Begini Sudut Pandang Agama Terhadap Kumpul Kebo dan Keturunan yang Dihasilkan

Kamis 12-09-2024,11:00 WIB
Reporter : Viza Aulia Zahra
Editor : Putri Indah

JAKARTA, RADARPENA.CO.ID - Kumpul kebo, yang merujuk pada hubungan pria dan wanita yang hidup bersama tanpa ikatan pernikahan, bukan hanya menjadi isu hukum dan sosial di Indonesia, tetapi juga menimbulkan pertanyaan besar dari sudut pandang agama.

Hampir semua agama di Indonesia memiliki pandangan yang tegas mengenai praktik ini, terutama ketika pasangan yang melakukan kumpul kebo memiliki keturunan.

Islam

Dalam Islam, hubungan di luar nikah dianggap sebagai zina, yang merupakan salah satu dosa besar.
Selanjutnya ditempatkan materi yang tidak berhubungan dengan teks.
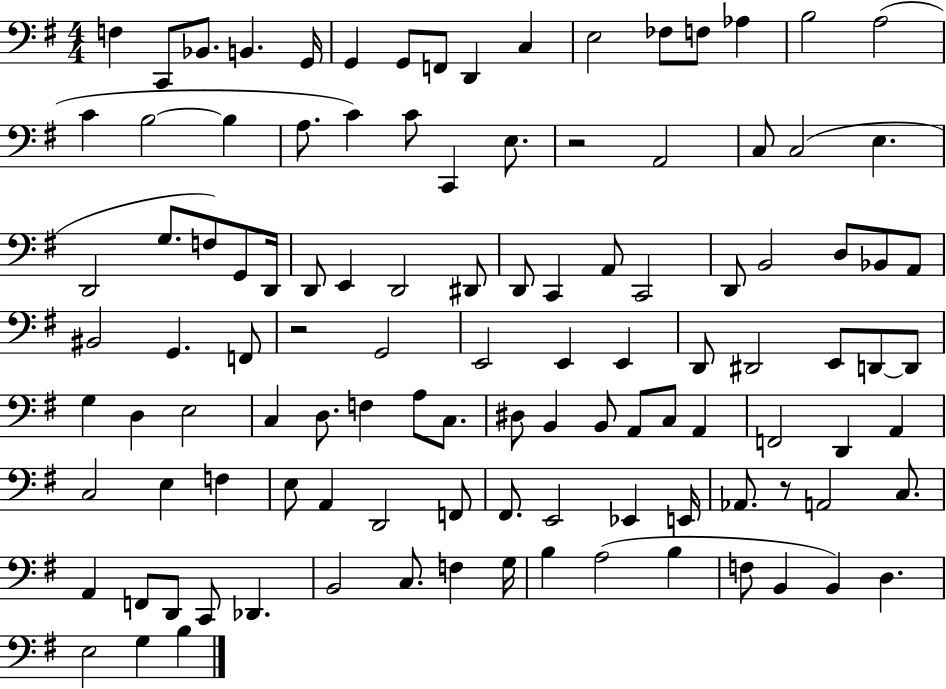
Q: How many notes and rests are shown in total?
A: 111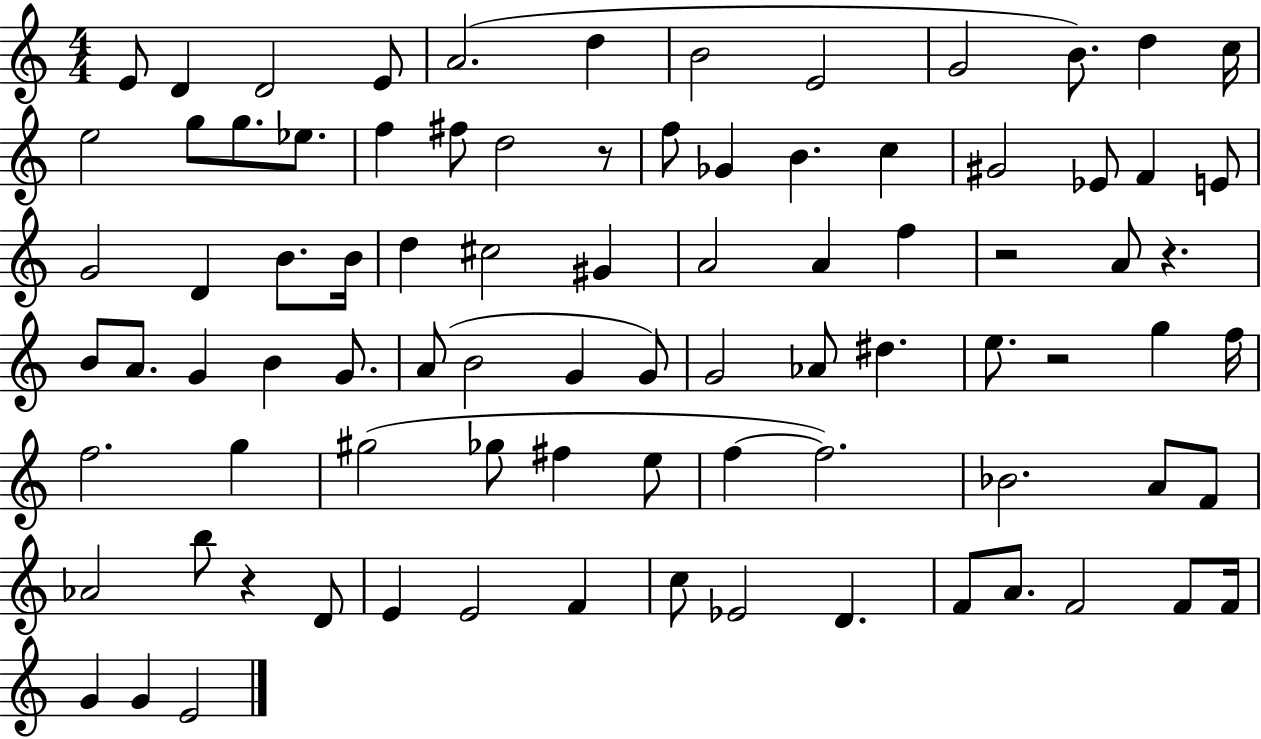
X:1
T:Untitled
M:4/4
L:1/4
K:C
E/2 D D2 E/2 A2 d B2 E2 G2 B/2 d c/4 e2 g/2 g/2 _e/2 f ^f/2 d2 z/2 f/2 _G B c ^G2 _E/2 F E/2 G2 D B/2 B/4 d ^c2 ^G A2 A f z2 A/2 z B/2 A/2 G B G/2 A/2 B2 G G/2 G2 _A/2 ^d e/2 z2 g f/4 f2 g ^g2 _g/2 ^f e/2 f f2 _B2 A/2 F/2 _A2 b/2 z D/2 E E2 F c/2 _E2 D F/2 A/2 F2 F/2 F/4 G G E2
Al-Qur'an dan hadis menegaskan pentingnya pernikahan sebagai bentuk hubungan yang sah antara pria dan wanita. Dalam Surah Al-Isra' ayat 32, Allah berfirman: "Dan janganlah kamu mendekati zina; sesungguhnya zina itu adalah suatu perbuatan yang keji dan suatu jalan yang buruk."

Anak yang lahir dari hubungan di luar pernikahan (anak zina) dalam pandangan Islam memiliki hak-hak sebagai manusia yang dilindungi, namun dari sisi nasab (garis keturunan), ia hanya diakui dari ibu biologisnya.

Anak tersebut tidak memiliki hak waris dari ayah biologisnya, kecuali ada pengakuan atau pemberian secara terpisah. Namun demikian, Islam tetap menekankan bahwa anak tidak boleh disalahkan atas dosa orang tua, dan anak tersebut harus diperlakukan dengan kasih sayang dan dihormati layaknya manusia lain.

Kristen

Dalam ajaran Kristen, baik Katolik maupun Protestan, pernikahan dipandang sebagai ikatan suci yang dilembagakan oleh Tuhan. Hubungan di luar pernikahan atau kumpul kebo dianggap sebagai dosa karena melanggar ketetapan Tuhan mengenai kemurnian pernikahan.

Dalam Kitab Ibrani 13:4 dinyatakan: "Hendaklah kamu semua penuh hormat terhadap perkawinan dan janganlah kamu mencemarkan tempat tidur, sebab orang-orang sundal dan pezinah akan dihakimi Allah."

Namun, seperti halnya dalam Islam, anak yang lahir dari hubungan di luar nikah tidak disalahkan atas dosa orang tuanya. Gereja menekankan kasih Tuhan yang tanpa syarat kepada semua anak, terlepas dari bagaimana mereka dilahirkan.

Meskipun demikian, gereja mendorong pasangan yang hidup bersama tanpa pernikahan untuk menikah dan memperbaiki hubungan mereka di hadapan Tuhan.

Hindu

Dalam ajaran Hindu, pernikahan merupakan salah satu dari empat tujuan hidup manusia yang disebut Dharma. Pernikahan dianggap sebagai cara sah untuk mengikat hubungan antara pria dan wanita dan membentuk keluarga.

Kumpul kebo dalam pandangan Hindu dianggap sebagai pelanggaran terhadap prinsip kesucian hubungan yang harus disertai oleh pernikahan.

Anak yang lahir dari hubungan tanpa pernikahan dalam tradisi Hindu juga mengalami kesulitan dalam hal pengakuan keluarga dan upacara ritual.

Meskipun demikian, agama Hindu tetap mengajarkan kasih dan tanggung jawab terhadap semua anak. Anak tersebut masih dianggap sebagai bagian dari masyarakat dan harus diperlakukan dengan hormat.

Buddha

Dalam ajaran Buddha, pernikahan bukan merupakan kewajiban agama tetapi lebih kepada ikatan moral dan sosial. Meskipun demikian, sila ketiga dalam ajaran Buddha menekankan pentingnya menjaga perilaku seksual yang benar, yang berarti hubungan seksual harus dilakukan dalam ikatan yang sah dan penuh tanggung jawab. Kumpul kebo dianggap melanggar ajaran ini karena melibatkan hubungan tanpa komitmen yang formal.

Anak yang lahir dari hubungan di luar nikah tetap dihormati dalam agama Buddha. Ajaran Buddha mengajarkan bahwa semua makhluk hidup, termasuk anak-anak yang lahir dari situasi apapun, memiliki hak untuk dihormati dan dicintai.